A person who has never been exposed to varicella virus through infection or vaccination with varicella vaccine or zoster vaccine live is not at risk for shingles. Shingrix has not been evaluated for the prevention of primary infection with varicella virus. People who have never had chickenpox are recommended to receive 2 doses of varicella vaccine.
Serologic studies indicate that about 99% of people born before 1980 worldwide have had chickenpox even though many cannot recall having had chickenpox (www.cdc.gov/mmwr/preview/mmwrhtml/rr5705a1.htm). As a result, there is no need to ask immunocompetent people age 50 years and older for their varicella disease history or to perform a laboratory test for serologic evidence of prior varicella disease.
Immunocompromised adults age 19 years and older without evidence of exposure to live varicella virus through a history of chickenpox, zoster, or documentation of vaccination with live varicella vaccine (Varivax or ProQuad, Merck) or zoster vaccine live (Zostavax, Merck) should be evaluated further. Birth before 1980 is not sufficient proof of immunity for immunocompromised adults. For immunocompromised adults, evidence of immunity to varicella (confirming need for RZV) includes:
- Documentation of two doses of varicella vaccine, or
- Laboratory evidence of immunity or laboratory confirmation of disease, or
- Diagnosis or verification of a history of varicella or herpes zoster by a healthcare provider.

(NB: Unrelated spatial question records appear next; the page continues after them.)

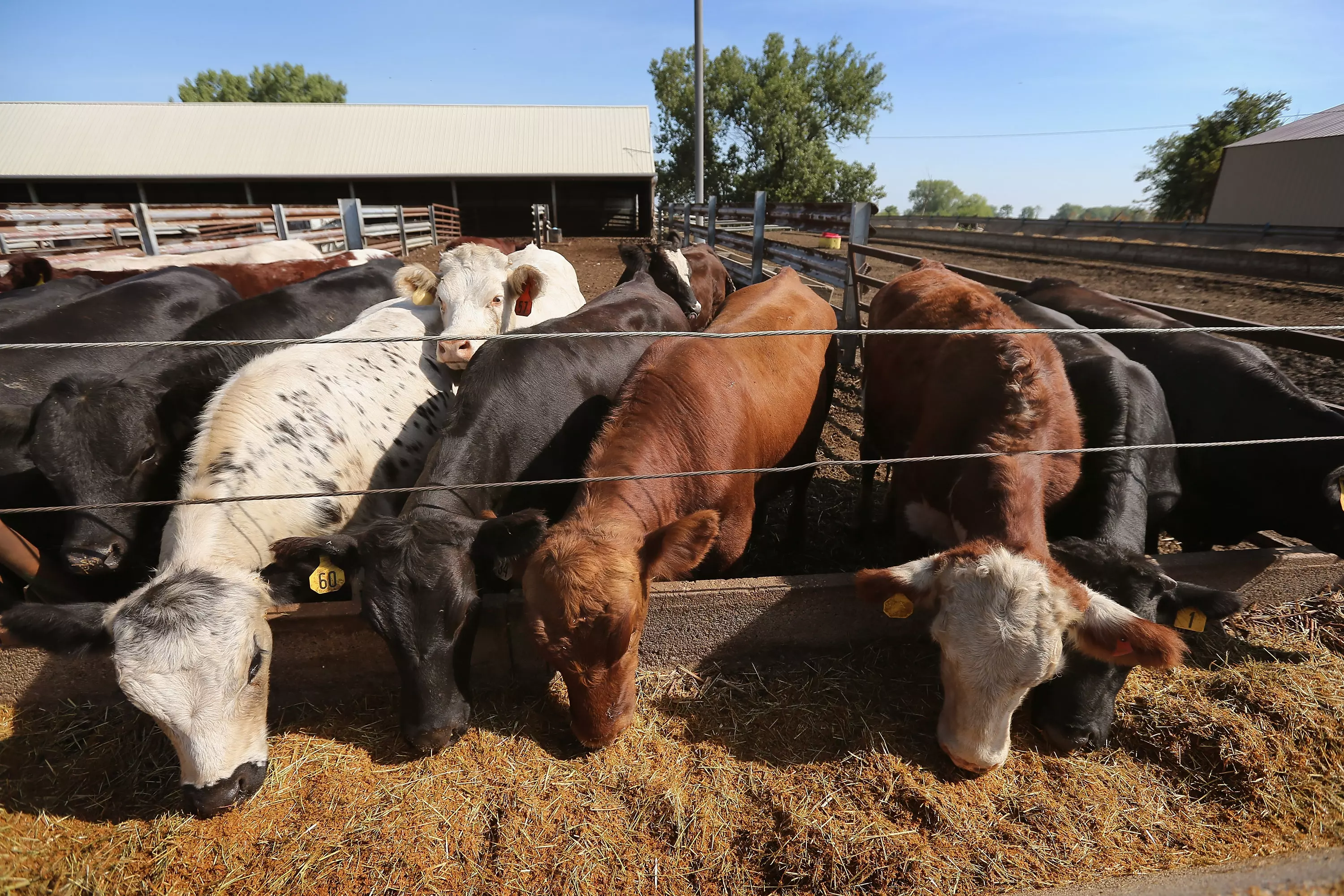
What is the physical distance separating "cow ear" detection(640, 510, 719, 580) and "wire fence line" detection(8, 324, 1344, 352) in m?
0.73

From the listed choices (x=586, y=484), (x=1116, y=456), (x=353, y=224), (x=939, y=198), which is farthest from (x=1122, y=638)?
(x=939, y=198)

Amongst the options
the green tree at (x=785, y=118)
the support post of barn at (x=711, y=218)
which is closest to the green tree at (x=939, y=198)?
the green tree at (x=785, y=118)

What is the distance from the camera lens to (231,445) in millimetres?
3104

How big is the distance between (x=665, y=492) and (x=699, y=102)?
2114 cm

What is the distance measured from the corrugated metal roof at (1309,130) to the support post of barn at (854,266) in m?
30.7

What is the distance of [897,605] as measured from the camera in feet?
8.85

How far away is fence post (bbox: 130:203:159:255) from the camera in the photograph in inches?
404

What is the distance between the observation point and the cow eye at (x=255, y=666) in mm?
2656

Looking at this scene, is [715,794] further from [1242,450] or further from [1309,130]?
[1309,130]

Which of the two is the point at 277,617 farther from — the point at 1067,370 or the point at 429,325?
the point at 1067,370

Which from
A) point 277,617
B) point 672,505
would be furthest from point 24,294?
point 672,505

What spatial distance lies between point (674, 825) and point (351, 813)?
4.22 feet

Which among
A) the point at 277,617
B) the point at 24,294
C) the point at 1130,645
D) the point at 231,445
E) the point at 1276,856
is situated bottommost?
the point at 1276,856

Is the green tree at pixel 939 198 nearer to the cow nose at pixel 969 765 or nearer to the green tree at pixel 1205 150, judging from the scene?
the green tree at pixel 1205 150
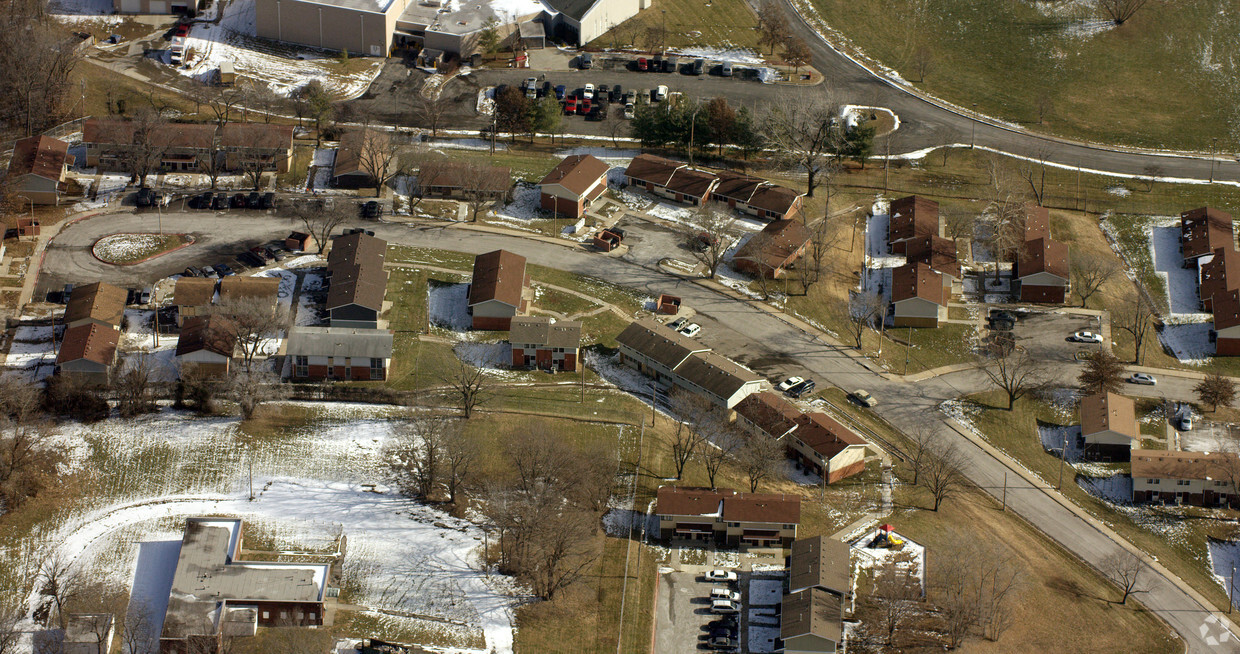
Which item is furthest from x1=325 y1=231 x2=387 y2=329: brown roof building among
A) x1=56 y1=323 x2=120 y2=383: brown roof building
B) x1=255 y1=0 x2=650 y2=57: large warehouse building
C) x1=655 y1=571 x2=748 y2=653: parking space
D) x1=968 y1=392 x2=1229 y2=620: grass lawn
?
x1=968 y1=392 x2=1229 y2=620: grass lawn

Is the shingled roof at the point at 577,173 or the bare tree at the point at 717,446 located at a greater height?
the shingled roof at the point at 577,173

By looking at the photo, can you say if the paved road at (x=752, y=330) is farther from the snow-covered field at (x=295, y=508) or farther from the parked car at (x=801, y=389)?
the snow-covered field at (x=295, y=508)

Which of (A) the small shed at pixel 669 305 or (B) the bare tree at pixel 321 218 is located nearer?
(A) the small shed at pixel 669 305

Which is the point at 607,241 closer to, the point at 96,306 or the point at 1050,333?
the point at 1050,333

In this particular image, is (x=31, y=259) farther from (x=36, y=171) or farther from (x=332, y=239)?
(x=332, y=239)

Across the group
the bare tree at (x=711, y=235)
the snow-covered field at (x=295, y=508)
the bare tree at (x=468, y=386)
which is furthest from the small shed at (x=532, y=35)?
the snow-covered field at (x=295, y=508)

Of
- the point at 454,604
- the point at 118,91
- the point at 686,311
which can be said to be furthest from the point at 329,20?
the point at 454,604
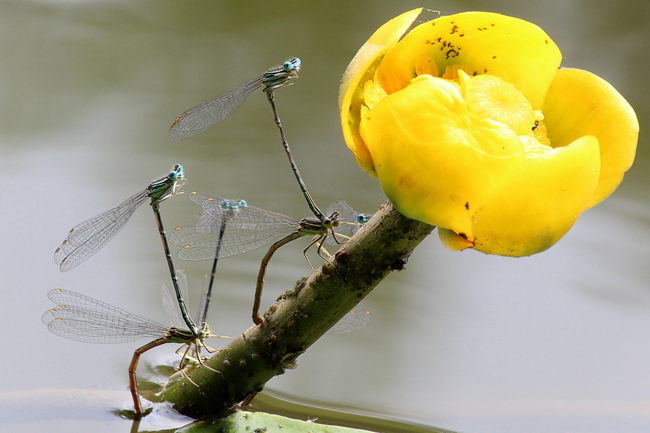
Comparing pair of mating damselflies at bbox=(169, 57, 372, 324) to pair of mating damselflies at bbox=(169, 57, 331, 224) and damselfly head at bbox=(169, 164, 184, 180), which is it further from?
damselfly head at bbox=(169, 164, 184, 180)

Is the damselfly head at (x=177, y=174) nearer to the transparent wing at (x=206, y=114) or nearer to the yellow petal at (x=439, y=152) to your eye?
the transparent wing at (x=206, y=114)

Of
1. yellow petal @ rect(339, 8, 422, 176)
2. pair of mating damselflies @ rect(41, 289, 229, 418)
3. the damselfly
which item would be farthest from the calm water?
yellow petal @ rect(339, 8, 422, 176)

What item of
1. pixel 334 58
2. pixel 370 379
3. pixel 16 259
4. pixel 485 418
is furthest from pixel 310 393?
pixel 334 58

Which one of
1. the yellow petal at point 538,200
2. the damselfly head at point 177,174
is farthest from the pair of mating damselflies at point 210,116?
the yellow petal at point 538,200

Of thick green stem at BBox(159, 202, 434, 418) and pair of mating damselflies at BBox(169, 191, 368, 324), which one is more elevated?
pair of mating damselflies at BBox(169, 191, 368, 324)

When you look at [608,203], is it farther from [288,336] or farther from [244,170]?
[288,336]

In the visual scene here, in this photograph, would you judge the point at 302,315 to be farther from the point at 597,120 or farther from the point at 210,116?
the point at 210,116
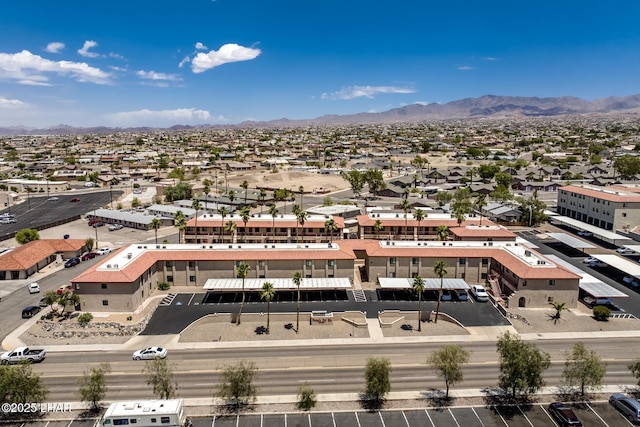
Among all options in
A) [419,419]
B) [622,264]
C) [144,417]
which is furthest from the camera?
[622,264]

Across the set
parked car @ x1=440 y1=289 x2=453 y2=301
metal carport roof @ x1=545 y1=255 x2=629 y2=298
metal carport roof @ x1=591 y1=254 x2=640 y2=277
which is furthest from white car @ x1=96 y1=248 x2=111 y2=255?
metal carport roof @ x1=591 y1=254 x2=640 y2=277

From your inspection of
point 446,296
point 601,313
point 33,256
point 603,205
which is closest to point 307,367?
point 446,296

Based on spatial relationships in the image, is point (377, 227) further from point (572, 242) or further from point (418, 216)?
point (572, 242)

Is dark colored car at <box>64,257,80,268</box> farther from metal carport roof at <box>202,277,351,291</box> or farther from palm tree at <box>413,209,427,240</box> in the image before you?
palm tree at <box>413,209,427,240</box>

For any adult who is clinically determined to be susceptible to primary varicella infection, refer to the ACIP varicella vaccine recommendations for further guidance, including post-exposure prophylaxis guidance for immunocompromised adults: www.cdc.gov/mmwr/preview/mmwrhtml/rr5604a1.htm.
CDC has published clinical considerations for shingles vaccination of immunocompromised patients who lack evidence of immunity to chickenpox: www.cdc.gov/shingles/vaccination/immunocompromised-adults.html#special-populations.